▸ Instruction
Please copy the part of the records that opens with the line containing "Judging from this" and runs through the end of the records, changing "yellow building" to "amber building" and keeping everything else the same.

▸ Listed records
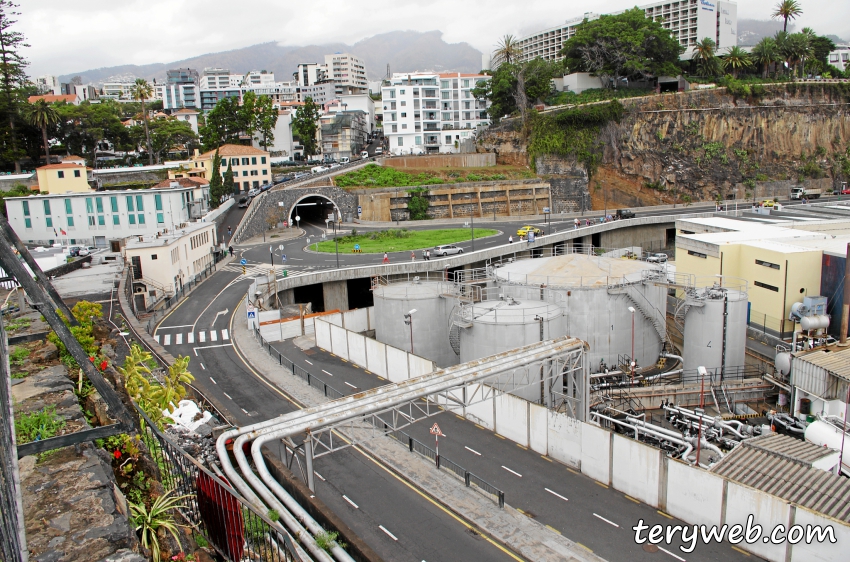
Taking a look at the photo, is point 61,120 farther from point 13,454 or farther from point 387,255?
point 13,454

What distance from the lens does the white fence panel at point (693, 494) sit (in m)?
22.0

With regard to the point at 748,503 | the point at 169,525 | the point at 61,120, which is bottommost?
the point at 748,503

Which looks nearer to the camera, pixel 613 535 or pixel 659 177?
pixel 613 535

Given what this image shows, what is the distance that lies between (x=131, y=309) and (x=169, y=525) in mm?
37659

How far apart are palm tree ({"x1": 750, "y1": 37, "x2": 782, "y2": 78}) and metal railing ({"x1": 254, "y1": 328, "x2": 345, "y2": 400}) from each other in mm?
114539

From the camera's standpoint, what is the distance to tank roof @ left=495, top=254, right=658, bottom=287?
3991 centimetres

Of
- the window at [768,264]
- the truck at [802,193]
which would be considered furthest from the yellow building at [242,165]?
the truck at [802,193]

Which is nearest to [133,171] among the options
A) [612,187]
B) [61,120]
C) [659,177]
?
[61,120]

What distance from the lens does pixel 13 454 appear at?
9.06m

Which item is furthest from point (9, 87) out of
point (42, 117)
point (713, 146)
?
point (713, 146)

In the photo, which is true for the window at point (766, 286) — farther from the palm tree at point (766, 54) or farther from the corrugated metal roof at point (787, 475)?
the palm tree at point (766, 54)

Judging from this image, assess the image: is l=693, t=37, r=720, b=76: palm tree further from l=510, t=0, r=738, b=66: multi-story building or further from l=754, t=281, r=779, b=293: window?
l=754, t=281, r=779, b=293: window

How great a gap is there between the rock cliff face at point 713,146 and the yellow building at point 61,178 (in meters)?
63.5

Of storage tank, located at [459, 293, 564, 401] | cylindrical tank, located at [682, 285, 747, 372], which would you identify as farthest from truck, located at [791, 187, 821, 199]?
storage tank, located at [459, 293, 564, 401]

▸ Finished answer
Judging from this image, assess the image: is l=693, t=37, r=720, b=76: palm tree further from l=510, t=0, r=738, b=66: multi-story building or further from l=754, t=281, r=779, b=293: window?
l=754, t=281, r=779, b=293: window

How great a gap is there between the rock cliff face at point 713,146 and the amber building at point 61,178 (in meters)?
63.5

Of storage tank, located at [459, 293, 564, 401] | cylindrical tank, located at [682, 285, 747, 372], which would you identify as farthest from truck, located at [791, 187, 821, 199]?
storage tank, located at [459, 293, 564, 401]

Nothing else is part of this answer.